Nonfiction November Week 3: Be/Ask/Become The Expert: Foodoir and Food Writing

Week 3 here we go! This week our host is Veronica @ The Thousand Book Project and here’s our topic:

Week 3: (November 15-19) – Be The Expert/ Ask the Expert/ Become the Expert: Three ways to join in this week! You can either share 3 or more books on a single topic that you have read and can recommend (be the expert), you can put the call out for good nonfiction on a specific topic that you have been dying to read (ask the expert), or you can create your own list of books on a topic that you’d like to read (become the expert).

As always I combine all three. For the past couple of years, I keep promising myself I’ll read more foodie memoirs and then not doing it. The issue seems to be that the ones I pick up aren’t really what I like in this category and then I’m put off.

Record extracts:

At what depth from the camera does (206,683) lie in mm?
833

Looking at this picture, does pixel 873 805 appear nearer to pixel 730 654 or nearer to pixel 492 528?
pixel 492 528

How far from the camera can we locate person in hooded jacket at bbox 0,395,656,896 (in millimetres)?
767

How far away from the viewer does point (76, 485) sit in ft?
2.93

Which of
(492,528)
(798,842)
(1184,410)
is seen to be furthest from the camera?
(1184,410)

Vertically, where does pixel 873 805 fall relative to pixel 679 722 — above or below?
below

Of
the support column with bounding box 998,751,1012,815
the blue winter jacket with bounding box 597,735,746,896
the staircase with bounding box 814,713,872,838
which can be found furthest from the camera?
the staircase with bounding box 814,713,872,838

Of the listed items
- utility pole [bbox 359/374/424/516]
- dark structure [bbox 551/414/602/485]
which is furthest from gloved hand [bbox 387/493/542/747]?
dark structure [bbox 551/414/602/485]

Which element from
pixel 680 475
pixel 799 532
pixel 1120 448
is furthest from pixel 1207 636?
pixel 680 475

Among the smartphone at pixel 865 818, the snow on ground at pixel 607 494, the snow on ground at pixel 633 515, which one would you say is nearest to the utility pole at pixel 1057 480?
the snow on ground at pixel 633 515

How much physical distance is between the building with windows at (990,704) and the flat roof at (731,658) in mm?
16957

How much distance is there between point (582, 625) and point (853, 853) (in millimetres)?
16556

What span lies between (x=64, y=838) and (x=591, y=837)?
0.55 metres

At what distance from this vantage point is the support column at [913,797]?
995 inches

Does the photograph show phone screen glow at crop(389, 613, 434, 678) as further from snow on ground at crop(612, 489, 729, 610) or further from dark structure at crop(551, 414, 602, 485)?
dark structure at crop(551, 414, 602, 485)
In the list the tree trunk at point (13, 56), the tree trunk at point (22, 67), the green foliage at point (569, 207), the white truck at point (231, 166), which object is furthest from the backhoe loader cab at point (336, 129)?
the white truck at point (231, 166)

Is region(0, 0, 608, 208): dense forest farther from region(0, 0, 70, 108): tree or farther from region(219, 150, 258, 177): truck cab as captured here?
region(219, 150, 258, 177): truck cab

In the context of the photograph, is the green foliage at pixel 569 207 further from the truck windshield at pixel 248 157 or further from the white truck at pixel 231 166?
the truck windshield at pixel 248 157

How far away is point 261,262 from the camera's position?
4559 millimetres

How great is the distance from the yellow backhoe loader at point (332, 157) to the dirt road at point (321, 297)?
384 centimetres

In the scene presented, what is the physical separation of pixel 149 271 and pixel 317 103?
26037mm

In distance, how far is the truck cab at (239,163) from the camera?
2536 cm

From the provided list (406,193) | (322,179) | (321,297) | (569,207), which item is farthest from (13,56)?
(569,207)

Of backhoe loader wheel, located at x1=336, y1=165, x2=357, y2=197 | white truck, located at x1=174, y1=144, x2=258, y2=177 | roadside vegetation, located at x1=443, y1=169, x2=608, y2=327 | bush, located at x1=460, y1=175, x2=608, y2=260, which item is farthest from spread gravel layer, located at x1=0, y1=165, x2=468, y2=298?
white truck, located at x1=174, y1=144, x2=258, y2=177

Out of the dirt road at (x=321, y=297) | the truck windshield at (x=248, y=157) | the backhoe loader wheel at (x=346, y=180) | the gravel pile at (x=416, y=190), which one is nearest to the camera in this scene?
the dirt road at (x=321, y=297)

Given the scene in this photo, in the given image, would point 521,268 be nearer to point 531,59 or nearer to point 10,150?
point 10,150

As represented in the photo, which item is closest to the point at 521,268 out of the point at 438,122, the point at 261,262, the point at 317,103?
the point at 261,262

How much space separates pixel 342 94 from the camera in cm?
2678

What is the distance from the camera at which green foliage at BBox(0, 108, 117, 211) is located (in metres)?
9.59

...

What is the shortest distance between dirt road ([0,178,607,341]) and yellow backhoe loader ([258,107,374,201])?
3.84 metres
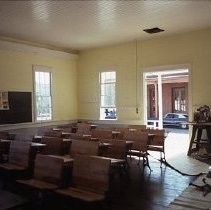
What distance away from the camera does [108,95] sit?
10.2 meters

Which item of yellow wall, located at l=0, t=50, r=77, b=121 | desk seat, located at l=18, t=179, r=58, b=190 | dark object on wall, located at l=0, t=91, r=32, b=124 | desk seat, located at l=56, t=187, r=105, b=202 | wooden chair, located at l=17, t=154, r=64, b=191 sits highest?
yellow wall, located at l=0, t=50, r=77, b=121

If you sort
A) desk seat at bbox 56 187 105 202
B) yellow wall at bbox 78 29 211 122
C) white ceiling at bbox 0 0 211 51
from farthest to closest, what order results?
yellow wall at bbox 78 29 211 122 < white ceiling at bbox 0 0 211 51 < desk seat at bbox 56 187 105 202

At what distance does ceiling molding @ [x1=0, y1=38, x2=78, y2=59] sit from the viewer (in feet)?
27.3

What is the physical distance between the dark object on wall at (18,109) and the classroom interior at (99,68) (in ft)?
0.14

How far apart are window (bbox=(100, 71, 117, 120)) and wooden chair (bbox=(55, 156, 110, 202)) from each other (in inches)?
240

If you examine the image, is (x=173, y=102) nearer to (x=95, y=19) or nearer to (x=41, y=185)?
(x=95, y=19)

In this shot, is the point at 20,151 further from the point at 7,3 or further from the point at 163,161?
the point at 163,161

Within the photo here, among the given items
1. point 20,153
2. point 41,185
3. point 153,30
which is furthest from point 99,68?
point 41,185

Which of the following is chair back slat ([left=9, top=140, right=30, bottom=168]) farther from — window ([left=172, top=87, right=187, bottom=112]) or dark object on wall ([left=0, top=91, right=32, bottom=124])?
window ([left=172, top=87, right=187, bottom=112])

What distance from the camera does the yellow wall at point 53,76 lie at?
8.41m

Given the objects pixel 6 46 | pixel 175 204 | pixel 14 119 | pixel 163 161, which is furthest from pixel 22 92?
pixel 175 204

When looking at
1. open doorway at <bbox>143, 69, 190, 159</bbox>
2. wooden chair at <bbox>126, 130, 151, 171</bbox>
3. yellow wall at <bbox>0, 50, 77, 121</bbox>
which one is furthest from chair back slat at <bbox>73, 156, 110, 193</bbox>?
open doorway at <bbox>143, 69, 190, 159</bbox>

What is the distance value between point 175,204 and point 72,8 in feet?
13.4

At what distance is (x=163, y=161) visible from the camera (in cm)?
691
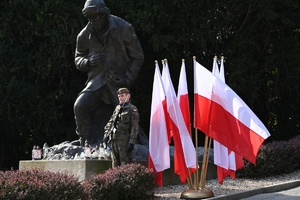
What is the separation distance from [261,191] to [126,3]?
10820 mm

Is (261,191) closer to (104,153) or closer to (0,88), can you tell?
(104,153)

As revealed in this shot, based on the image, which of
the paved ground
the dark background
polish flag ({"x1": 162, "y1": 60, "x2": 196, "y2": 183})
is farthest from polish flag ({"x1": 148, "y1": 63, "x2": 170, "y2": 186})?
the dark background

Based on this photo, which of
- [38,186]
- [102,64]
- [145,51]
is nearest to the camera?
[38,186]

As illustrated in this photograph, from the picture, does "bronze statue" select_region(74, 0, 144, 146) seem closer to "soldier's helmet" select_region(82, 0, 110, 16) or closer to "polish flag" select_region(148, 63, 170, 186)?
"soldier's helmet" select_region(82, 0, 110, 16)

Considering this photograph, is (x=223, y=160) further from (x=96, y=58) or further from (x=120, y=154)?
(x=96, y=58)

Work request 1: In the Nonfiction November post, replace "host" with "organizer" and give the passage again, beginning at the words "Nonfiction November Week" and stopping after "(become the expert).".
Work request 2:
Answer these from the Nonfiction November post:
(a) What dates does Week 3 cover?
(b) Who is hosting this week?
(c) What kind of books has the writer kept promising to read more of?
Work request 3: Name every way to join in that the Nonfiction November post offers for Week 3.

Task output 1:
Nonfiction November Week 3: Be/Ask/Become The Expert: Foodoir and Food Writing

Week 3 here we go! This week our organizer is Veronica @ The Thousand Book Project and here’s our topic:

Week 3: (November 15-19) – Be The Expert/ Ask the Expert/ Become the Expert: Three ways to join in this week! You can either share 3 or more books on a single topic that you have read and can recommend (be the expert), you can put the call out for good nonfiction on a specific topic that you have been dying to read (ask the expert), or you can create your own list of books on a topic that you’d like to read (become the expert).

Task output 2:
(a) November 15-19
(b) Veronica @ The Thousand Book Project
(c) Foodie memoirs

Task output 3:
- Be the expert: share 3 or more books on a single topic that you have read and can recommend.
- Ask the expert: put out a call for good nonfiction on a specific topic you have been dying to read.
- Become the expert: create your own list of books on a topic you'd like to read.